* DATA TO USE *
================
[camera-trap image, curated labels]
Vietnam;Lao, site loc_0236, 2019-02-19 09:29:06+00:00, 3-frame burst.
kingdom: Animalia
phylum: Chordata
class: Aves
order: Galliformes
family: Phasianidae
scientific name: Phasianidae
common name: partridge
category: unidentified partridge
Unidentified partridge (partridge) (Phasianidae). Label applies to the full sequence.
================
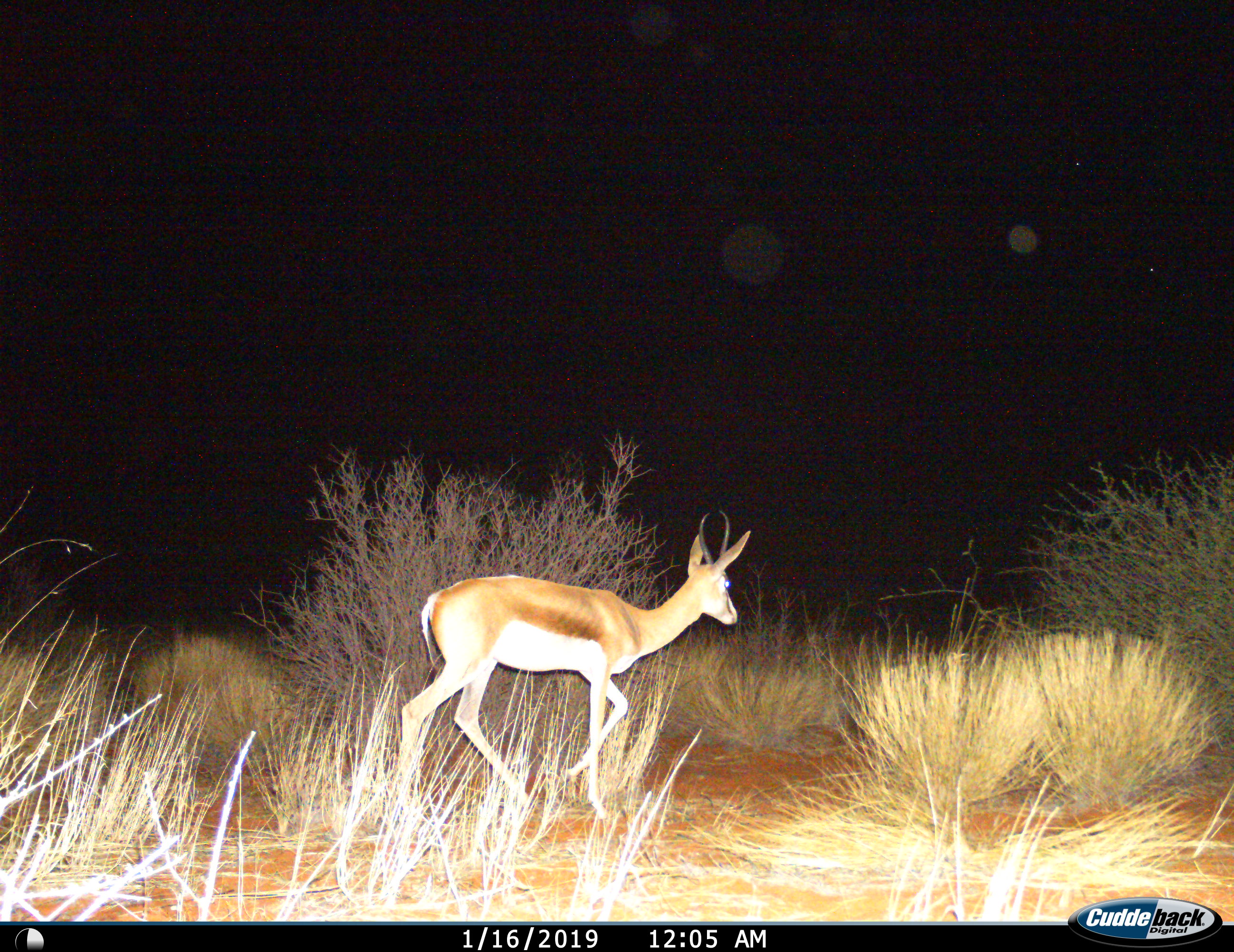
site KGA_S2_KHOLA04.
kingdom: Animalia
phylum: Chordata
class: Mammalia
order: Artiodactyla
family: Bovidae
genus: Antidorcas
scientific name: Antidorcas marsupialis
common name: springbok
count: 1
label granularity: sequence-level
================
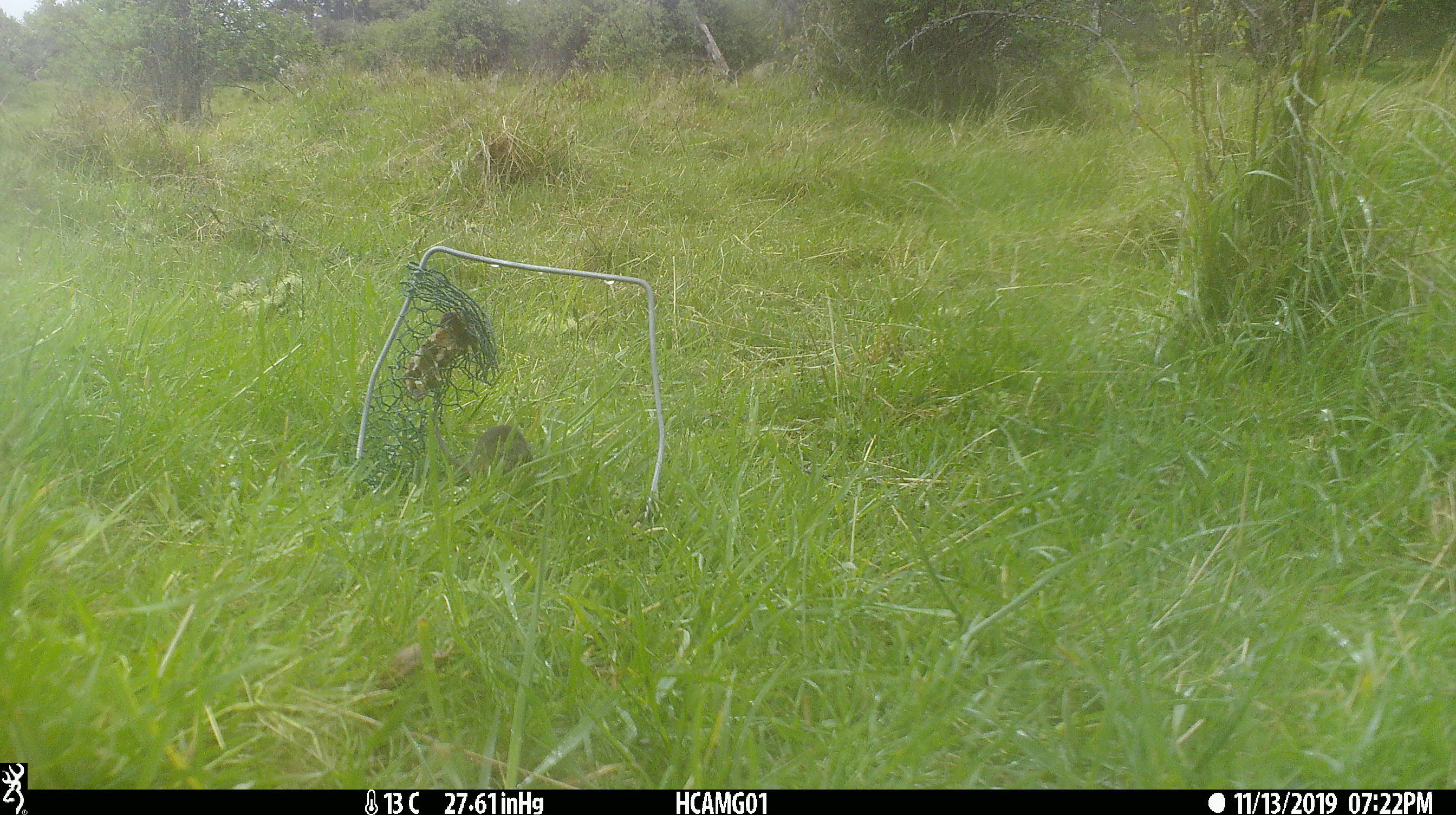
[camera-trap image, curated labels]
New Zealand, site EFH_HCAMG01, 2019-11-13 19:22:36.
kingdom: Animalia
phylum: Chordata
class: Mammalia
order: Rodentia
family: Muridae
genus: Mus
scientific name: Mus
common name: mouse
================
* TASK GOAL *
Using the entries above, work out how many lines include the word "scientific", and give only that count.

* RESPONSE TO THE EXERCISE *
3